The town developed brewing, distilling, tobacco, textile, and engineering industries during the nineteenth century. It became prosperous and its population grew as it became an important manufacturing and trading centre—both as a hub on the Great Northern Railway (Ireland) network and with its maritime link to Liverpool from the Port of Dundalk. It later suffered from high unemployment and urban decay after these industries closed or scaled back operations both in the aftermath of the Partition of Ireland in 1921 and following the accession of Ireland to the European Economic Community in 1973. New industries have been established in the early part of the 21st century, including pharmaceutical, technology, financial services, and specialist foods.
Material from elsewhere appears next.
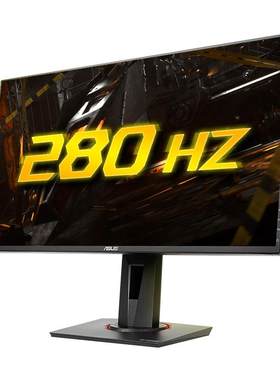 华硕 VG258QM 24.5英寸TN显示器 0.5ms1k280hz ROG XG258QMG 屏幕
There is one third-level education institute—Dundalk Institute of Technology. The largest theatre in the town, An Táin Arts Centre, is in the Town Hall, and the restored buildings of the nearby former Dundalk Distillery house both the County Museum Dundalk and the Louth County Library. Sporting clubs include Dundalk Football Club (who play at Oriel Park), Dundalk Rugby Club, Dundalk Golf Club, and a number of Gaelic football clubs. Dundalk Stadium is a horse and greyhound racing venue and is Ireland's only all-weather horse racing track.